A conversation I had recently with Janet Alty, a member in Leamington Spa, reminded me of the decision I made when I joined – to help the Green Party become an effective election-winning machine so our very essential policies could be implemented.
As a fresh-eyed twenty-year-old, I met many other members who were committed to get people elected. There was a concept called ‘target to win’ that was explained to me – essentially picking a local council ward, working hard in engaging voters and putting all your resources there rather than trying to win everywhere.
In the first campaign I managed, from 2007 to 2008, I was told there was just no point as we weren’t going to win. The team was me, my mum, a candidate I’d persuaded to stand and four other local members, one of whom – a key leafleter - was in her 80’s.
I was armed only with the belief that the Green Party was so critically needed and so the risk was worth taking.
We won. We won in a very working class, deprived post-war council estate in Solihull.

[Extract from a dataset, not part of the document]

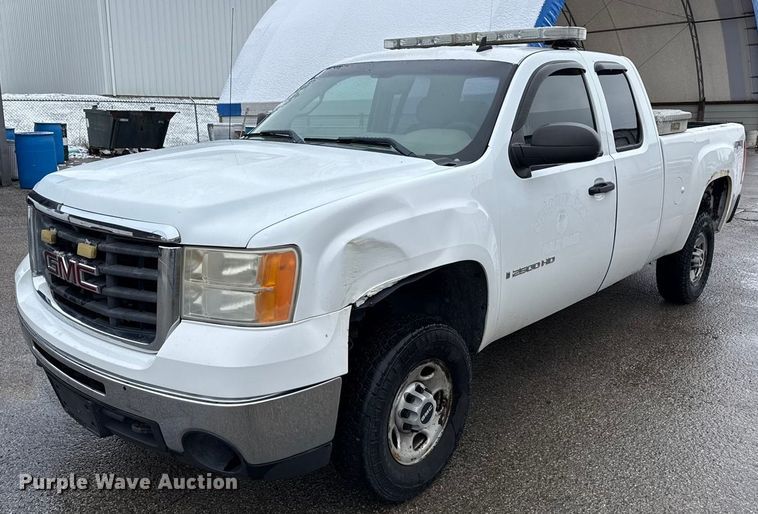 2008 GMC Sierra 2500HD Ext. Cab pickup truck - ND9445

Winning was hard. We were a really small party fighting against parties who have set the system up to make it hard for anyone else to win. It feels revolutionary and daring to get a radical politician elected to be in the room where decisions are made and to speak truth to power.

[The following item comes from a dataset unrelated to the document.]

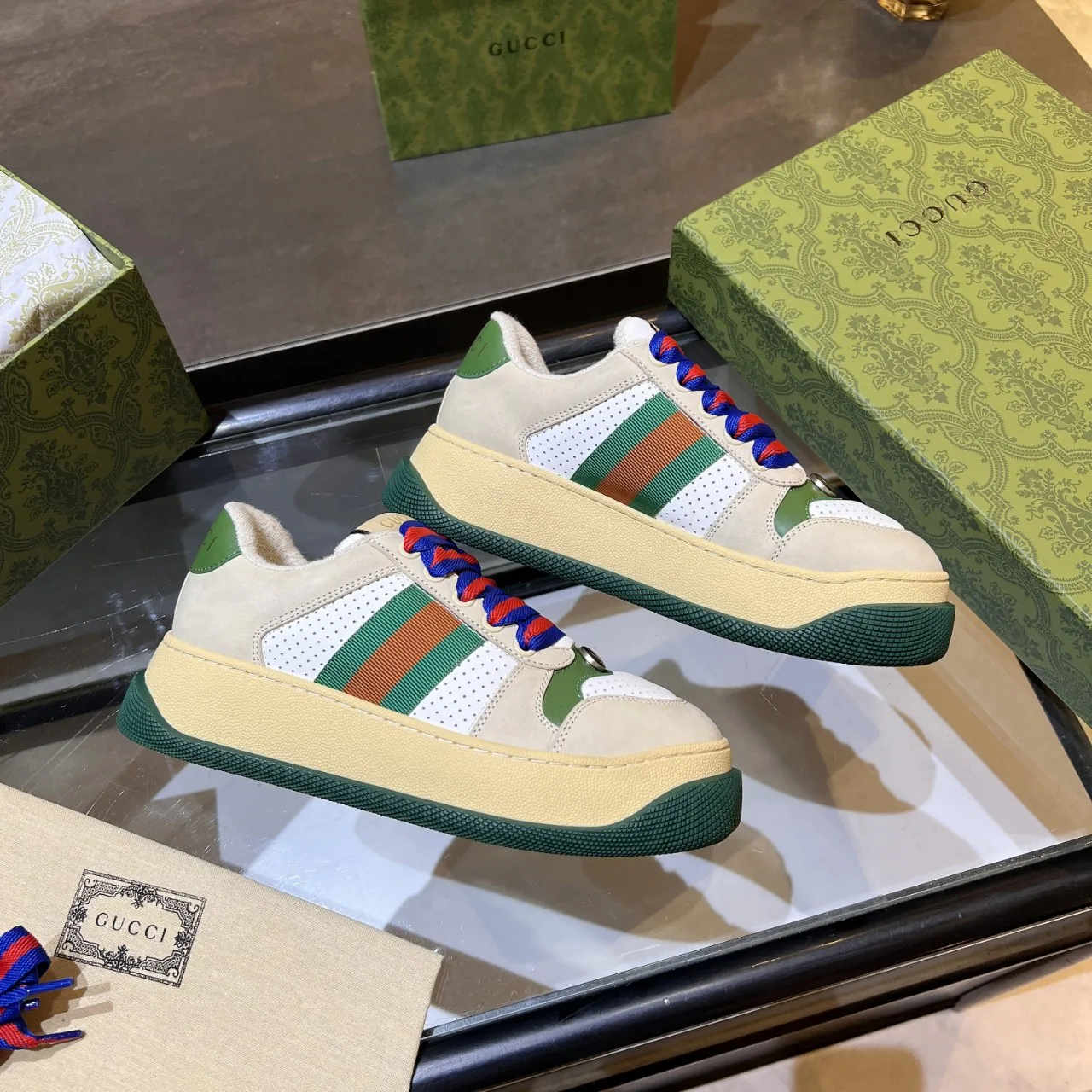 Women's Sneakers GUCCI 17955444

I found myself at party conference giving people hope on how to win and soon I was on a nationwide tour delivering training.
It was party member Janet Alty who suggested I became the party’s first ever Field Organiser – for the West Midlands region. As a region, we won many more councillors, building year after year at a rate several times greater than the rest of the country and eventually my role shifted to a national focus.
The party has come a very long way since 2004.
As Head of Elections, I’m proud to say we now have 750 councillors rather than the 68 when I joined. We have a large and experienced elections staff team and electoral skill in the party that can take on the bigger establishment parties and leave them in awe.
In 2023, we measure our progress not in how many increments we move forwards but in in how many great strides forwards we can make at each election.